▶ _Excerpts from a dataset_
----------

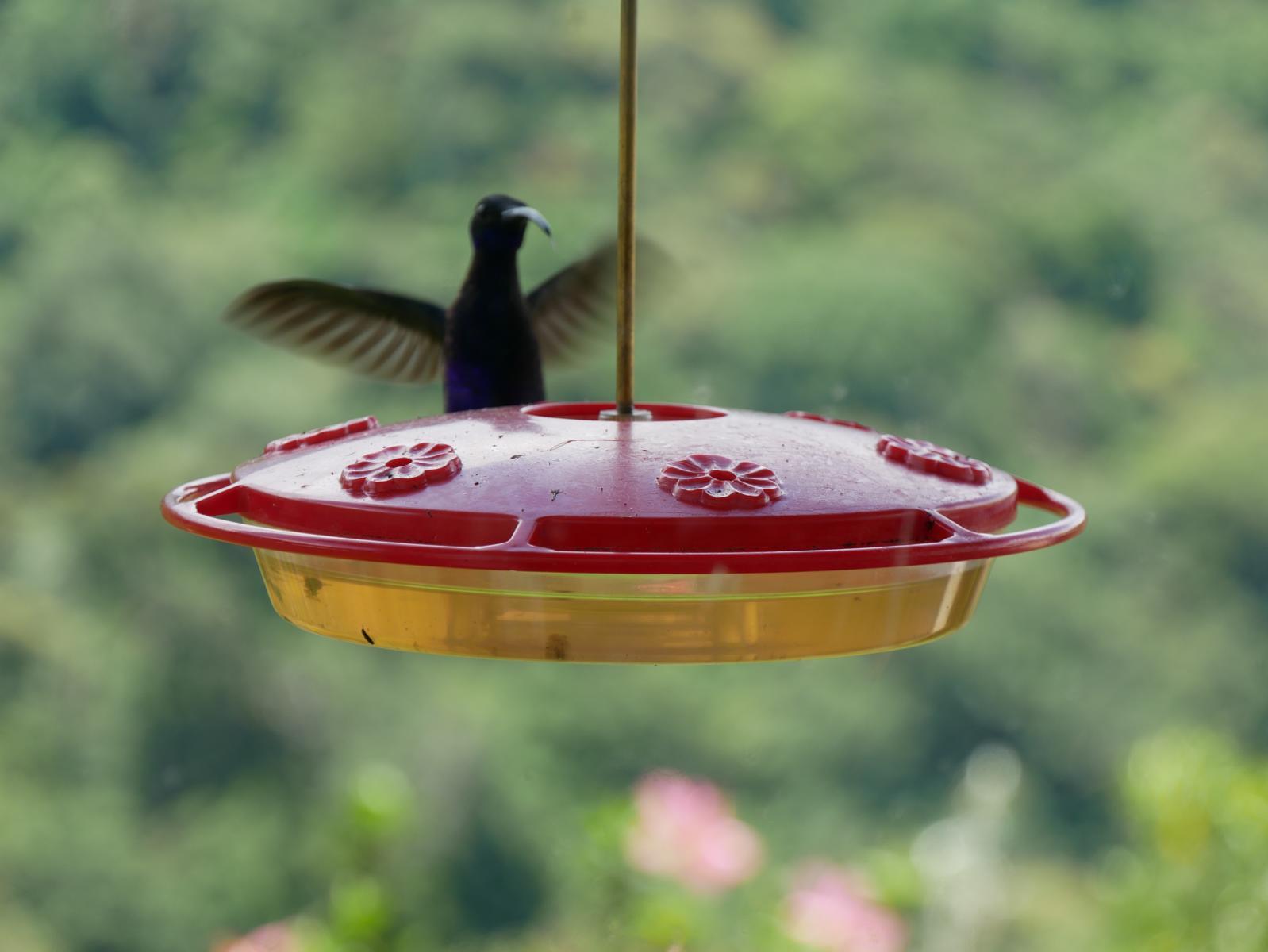 Panama Reise Colibri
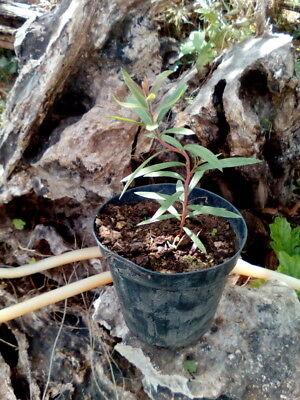 1 PIANTA DI CALLISTEMON CITRINUS 40/60 cm Pflanze-plant-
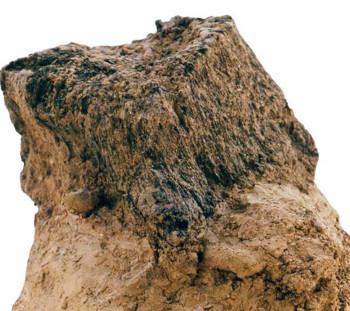 Απανθρακωμένη ρίζα δένδρου (κούρβουλο ; ) κάτω από στρώμα καταστροφής, δίπλα στο συγκρότημα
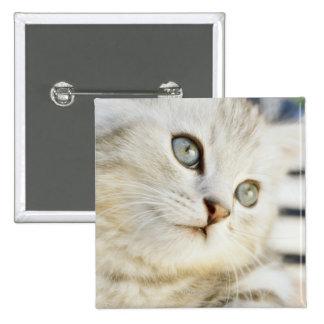 Kitten, close-up 2 15 cm square badge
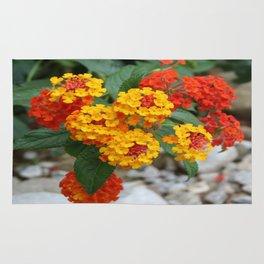 Macro Of Shrub Verbenas or Lantanas (Lantana Camara)  Rug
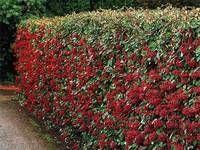 Vysaďte si krásný živý plot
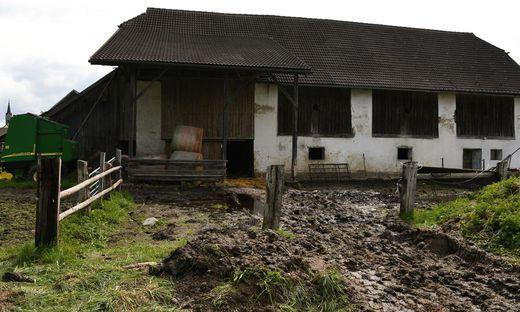 Wie kam es zu der Tiertragödie auf dem Hof in Feldkirchen?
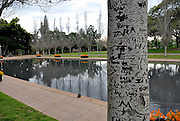 One of the poplars flanking the Lake of Reflections at the ANZAC War Memorial in Hyde Park, Sydney. The poplars, not native to Australia, were planted to represent the far-away fields of France where Australian troops fought and died in World War I. Hyde Park, Sydney, Australia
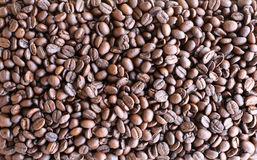 Взгляд сверху зажаренной в духовке предпосылки кофейного зерна в естественном свете Стоковое Изображение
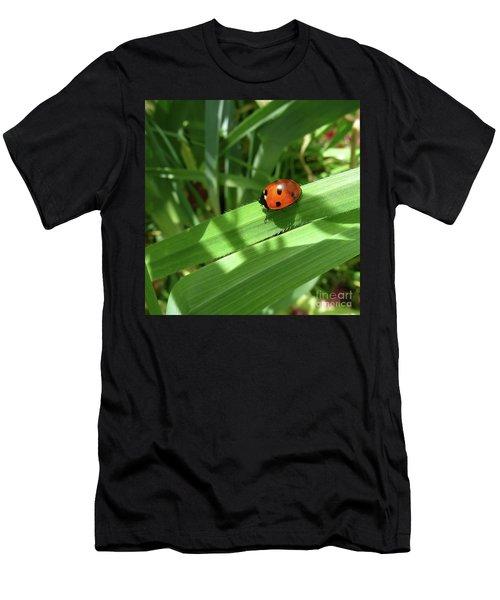 World Of Ladybug 1 Men's T-Shirt (Athletic Fit)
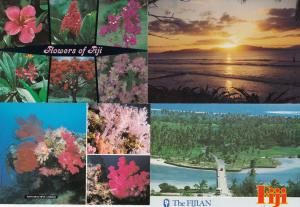 Coral Flowers of Fiji Sunset 4x Fijian Postcard s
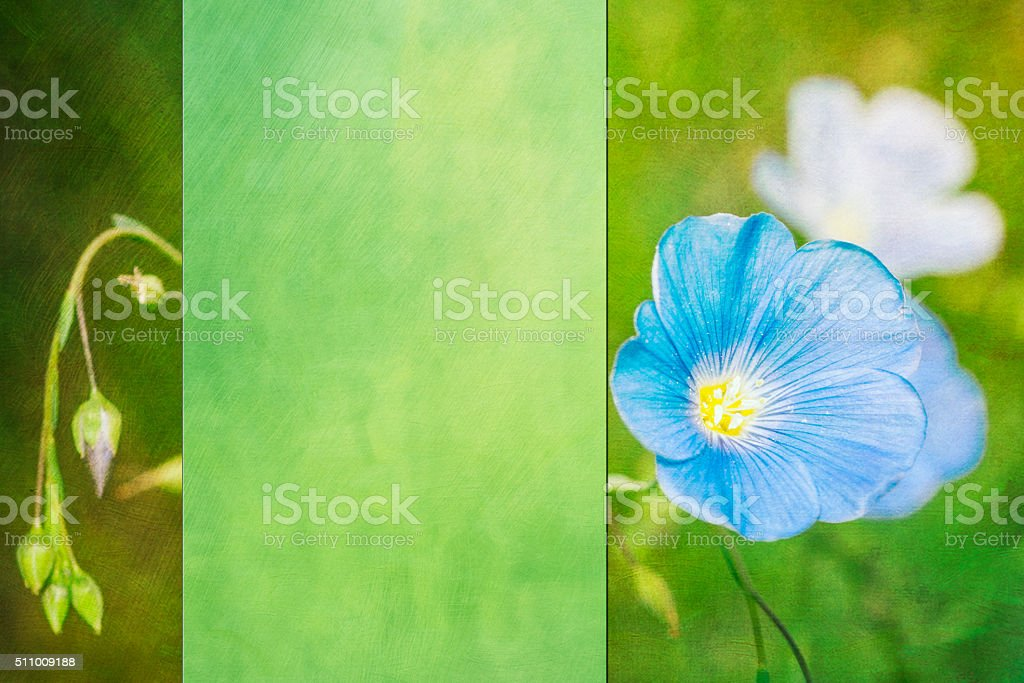 Postcard style background with blue flower stock photo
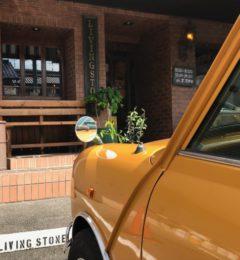 散髪もできるオシャレなカフェ・バーに行ってきました! LIVING STONE in岐阜
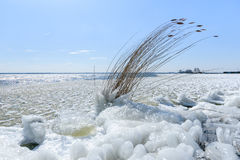 Natural ice sculpture at the water coast Royalty Free Stock Photo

----------

▶ _Your instructions_
Exclude the images, then output the data above word for word.

▶ _The answer_
 Panama Reise Colibri
 1 PIANTA DI CALLISTEMON CITRINUS 40/60 cm Pflanze-plant-
 Απανθρακωμένη ρίζα δένδρου (κούρβουλο ; ) κάτω από στρώμα καταστροφής, δίπλα στο συγκρότημα
 Kitten, close-up 2 15 cm square badge
 Macro Of Shrub Verbenas or Lantanas (Lantana Camara)  Rug
 Vysaďte si krásný živý plot
 Wie kam es zu der Tiertragödie auf dem Hof in Feldkirchen?
 One of the poplars flanking the Lake of Reflections at the ANZAC War Memorial in Hyde Park, Sydney. The poplars, not native to Australia, were planted to represent the far-away fields of France where Australian troops fought and died in World War I. Hyde Park, Sydney, Australia
 Взгляд сверху зажаренной в духовке предпосылки кофейного зерна в естественном свете Стоковое Изображение
 World Of Ladybug 1 Men's T-Shirt (Athletic Fit)
 Coral Flowers of Fiji Sunset 4x Fijian Postcard s
 Postcard style background with blue flower stock photo
 散髪もできるオシャレなカフェ・バーに行ってきました! LIVING STONE in岐阜
 Natural ice sculpture at the water coast Royalty Free Stock Photo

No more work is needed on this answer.